Continua il duro percorso di riadattamento alla vita quotidiana del burbero Tony, al quale un cancro ha strappato la dolce moglie e la ragion di vivere.

Interpretato da un Gervais (che ha anche scritto e diretto la serie) caustico come sempre, Tony ha smesso di offendere ogni malcapitato che incontra sulla sua strada (facendo le dovute eccezioni quando proprio se lo meritano), ma è ancora ben lontano dalla “guarigione” auspicata da amici e colleghi. I pensieri suicidi ancora lo sfiorano e una voglia di vivere piena e compiuta è ancora un miraggio.

Tra gag spietate, politically correct praticamente inesistente (si arriva a sentir l’analista raccontare di un amico che ha scopato un nano perchè “è come scopare un bambino, ma legale“), “After Life” è capace però di toccare inusitate vette di dolcezza e compassionevolezza. Sacro e profano, dolce e amaro, lieve e greve, convivono in Tony come nei migliori monologhi del suo creatore e interprete Ricky Gervais.

Al solito è prezioso il cast di contorno, che da Postman Pat al terribile, grottesco therapist, mette insieme maschere satiriche di gran spessore e immediatezza.
Molto bella, al solito, la selezione di canzoni che chiudono gli episodi.

Tornare nell’immaginaria, insolitamente (per l’Inghilterra) assolata Tambury per una terza stagione sarà  un piacere.

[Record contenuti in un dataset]

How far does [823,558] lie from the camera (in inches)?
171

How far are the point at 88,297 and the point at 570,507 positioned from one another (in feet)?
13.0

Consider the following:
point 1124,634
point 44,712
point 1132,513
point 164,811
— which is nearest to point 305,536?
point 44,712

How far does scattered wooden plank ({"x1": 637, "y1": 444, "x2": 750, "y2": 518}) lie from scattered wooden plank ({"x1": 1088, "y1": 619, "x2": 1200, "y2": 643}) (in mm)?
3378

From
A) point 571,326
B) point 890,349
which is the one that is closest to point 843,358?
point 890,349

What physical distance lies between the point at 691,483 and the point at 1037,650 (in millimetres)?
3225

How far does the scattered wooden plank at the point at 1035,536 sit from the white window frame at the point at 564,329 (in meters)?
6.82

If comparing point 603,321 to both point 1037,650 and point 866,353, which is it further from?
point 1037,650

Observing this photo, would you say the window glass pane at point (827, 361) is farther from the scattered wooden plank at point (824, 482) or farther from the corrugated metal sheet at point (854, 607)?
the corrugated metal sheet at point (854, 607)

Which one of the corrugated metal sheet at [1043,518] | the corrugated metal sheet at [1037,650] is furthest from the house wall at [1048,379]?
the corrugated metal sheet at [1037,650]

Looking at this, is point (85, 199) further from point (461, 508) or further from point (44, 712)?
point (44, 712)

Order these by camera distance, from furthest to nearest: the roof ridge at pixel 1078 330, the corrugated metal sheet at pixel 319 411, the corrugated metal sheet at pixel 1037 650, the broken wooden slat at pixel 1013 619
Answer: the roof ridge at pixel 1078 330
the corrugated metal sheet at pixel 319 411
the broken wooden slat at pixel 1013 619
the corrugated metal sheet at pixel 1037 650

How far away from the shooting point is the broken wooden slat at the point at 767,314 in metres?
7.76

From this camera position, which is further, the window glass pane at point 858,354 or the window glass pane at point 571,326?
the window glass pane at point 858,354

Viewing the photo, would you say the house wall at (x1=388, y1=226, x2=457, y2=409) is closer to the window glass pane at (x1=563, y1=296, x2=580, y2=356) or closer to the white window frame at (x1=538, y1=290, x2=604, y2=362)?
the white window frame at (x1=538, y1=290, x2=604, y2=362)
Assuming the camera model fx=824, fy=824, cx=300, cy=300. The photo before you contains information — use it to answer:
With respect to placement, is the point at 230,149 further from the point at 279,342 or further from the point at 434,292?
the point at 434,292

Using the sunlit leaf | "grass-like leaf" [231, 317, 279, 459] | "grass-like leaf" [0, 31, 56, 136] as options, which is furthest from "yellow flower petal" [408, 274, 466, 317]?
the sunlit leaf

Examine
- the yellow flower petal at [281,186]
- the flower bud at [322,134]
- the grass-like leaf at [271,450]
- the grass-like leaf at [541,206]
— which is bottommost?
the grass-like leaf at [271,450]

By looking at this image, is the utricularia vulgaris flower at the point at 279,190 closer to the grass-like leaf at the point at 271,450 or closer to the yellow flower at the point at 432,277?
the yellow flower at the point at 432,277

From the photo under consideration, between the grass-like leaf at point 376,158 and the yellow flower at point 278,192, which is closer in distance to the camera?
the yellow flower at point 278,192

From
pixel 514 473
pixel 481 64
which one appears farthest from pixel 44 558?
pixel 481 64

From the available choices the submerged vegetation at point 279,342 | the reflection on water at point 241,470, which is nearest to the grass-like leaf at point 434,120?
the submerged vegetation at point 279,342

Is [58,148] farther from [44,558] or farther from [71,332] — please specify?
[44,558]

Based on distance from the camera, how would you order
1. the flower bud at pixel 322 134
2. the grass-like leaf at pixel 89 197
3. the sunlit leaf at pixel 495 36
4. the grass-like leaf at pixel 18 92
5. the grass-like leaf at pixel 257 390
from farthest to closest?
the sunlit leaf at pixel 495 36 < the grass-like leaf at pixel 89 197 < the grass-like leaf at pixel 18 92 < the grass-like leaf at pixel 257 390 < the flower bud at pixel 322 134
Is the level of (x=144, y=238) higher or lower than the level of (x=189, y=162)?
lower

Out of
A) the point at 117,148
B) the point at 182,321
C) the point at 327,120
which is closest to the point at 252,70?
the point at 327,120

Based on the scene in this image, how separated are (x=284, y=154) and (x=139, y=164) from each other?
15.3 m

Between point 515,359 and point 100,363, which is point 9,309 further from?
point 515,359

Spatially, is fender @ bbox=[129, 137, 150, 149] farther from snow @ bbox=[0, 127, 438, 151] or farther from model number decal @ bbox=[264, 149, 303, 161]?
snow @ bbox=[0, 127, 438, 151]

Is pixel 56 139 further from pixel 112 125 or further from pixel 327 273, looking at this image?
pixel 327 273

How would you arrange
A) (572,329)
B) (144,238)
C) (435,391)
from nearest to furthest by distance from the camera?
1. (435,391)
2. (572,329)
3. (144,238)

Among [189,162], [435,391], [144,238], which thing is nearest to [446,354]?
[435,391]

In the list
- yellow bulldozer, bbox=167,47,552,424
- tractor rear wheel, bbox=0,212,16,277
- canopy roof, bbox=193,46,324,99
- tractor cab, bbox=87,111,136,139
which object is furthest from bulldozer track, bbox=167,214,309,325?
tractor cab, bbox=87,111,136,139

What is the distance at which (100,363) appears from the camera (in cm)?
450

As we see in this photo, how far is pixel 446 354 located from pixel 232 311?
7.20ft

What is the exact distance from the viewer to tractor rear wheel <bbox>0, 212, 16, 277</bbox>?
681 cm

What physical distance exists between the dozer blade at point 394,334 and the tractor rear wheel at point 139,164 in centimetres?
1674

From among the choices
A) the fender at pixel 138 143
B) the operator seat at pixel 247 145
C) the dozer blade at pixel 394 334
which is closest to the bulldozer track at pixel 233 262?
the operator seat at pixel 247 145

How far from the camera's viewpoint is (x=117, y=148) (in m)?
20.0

» SERIE DI ESERCIZI
[1] Secondo la recensione di "After Life", che cosa ha portato via a Tony la moglie?
[2] Trascrivi fedelmente dalla recensione di "After Life" il passo da "Al solito è" a "chiudono gli episodi.".

» SOLUZIONI DEGLI ESERCIZI
[1] Un cancro.

[2]
Al solito è prezioso il cast di contorno, che da Postman Pat al terribile, grottesco therapist, mette insieme maschere satiriche di gran spessore e immediatezza.
Molto bella, al solito, la selezione di canzoni che chiudono gli episodi.